> _EXERCISE DIRECTIONS_:
Starting at the line that contains "What is the straight-line" and continuing through the end of the records, give each line as one string in a JSON list, omitting blank lines. Exclude the pictures from the answer.

Spatial data with pictures:
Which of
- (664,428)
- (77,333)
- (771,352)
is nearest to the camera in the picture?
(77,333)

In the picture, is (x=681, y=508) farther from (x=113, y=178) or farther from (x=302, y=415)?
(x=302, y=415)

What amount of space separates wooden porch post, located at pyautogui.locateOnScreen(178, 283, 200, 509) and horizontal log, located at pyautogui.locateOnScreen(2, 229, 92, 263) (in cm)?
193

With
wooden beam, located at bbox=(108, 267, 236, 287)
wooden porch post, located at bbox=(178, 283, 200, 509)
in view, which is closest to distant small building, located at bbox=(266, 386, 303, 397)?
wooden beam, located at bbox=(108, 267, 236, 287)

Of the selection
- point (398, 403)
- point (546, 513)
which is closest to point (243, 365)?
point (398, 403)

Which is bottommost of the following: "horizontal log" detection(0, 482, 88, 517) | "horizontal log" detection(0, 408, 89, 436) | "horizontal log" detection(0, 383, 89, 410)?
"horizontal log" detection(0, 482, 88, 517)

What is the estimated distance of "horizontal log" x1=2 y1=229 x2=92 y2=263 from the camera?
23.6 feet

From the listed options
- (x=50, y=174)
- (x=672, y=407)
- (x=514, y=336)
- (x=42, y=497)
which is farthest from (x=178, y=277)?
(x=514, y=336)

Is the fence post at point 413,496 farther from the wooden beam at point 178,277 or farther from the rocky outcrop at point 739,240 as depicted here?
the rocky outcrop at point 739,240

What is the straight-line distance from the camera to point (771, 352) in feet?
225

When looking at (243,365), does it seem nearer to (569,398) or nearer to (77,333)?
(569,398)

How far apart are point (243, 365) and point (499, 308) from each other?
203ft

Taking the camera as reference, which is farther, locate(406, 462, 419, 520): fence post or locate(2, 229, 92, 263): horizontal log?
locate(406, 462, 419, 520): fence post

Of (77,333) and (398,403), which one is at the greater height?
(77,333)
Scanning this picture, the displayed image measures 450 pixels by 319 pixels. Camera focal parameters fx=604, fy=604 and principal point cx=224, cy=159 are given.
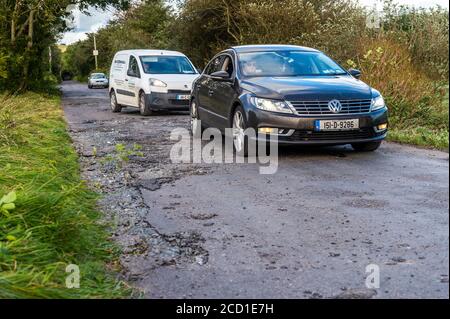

> _COMPLETE ANSWER_:
[
  "What is the straight-line distance from the camera to point (771, 352) in feet?",
  "225",
  "When looking at (243,365), does it seem nearer to (569,398) or nearer to (77,333)?",
  "(569,398)",
  "How far apart are point (243, 365) and point (499, 308) from each other?",
  "203ft",
  "Taking the camera as reference, which is farther, locate(406, 462, 419, 520): fence post or locate(2, 229, 92, 263): horizontal log?",
  "locate(406, 462, 419, 520): fence post",
  "Of (77,333) and (398,403), which one is at the greater height?",
  "(77,333)",
  "Scanning this picture, the displayed image measures 450 pixels by 319 pixels. Camera focal parameters fx=604, fy=604 and principal point cx=224, cy=159 are given."
]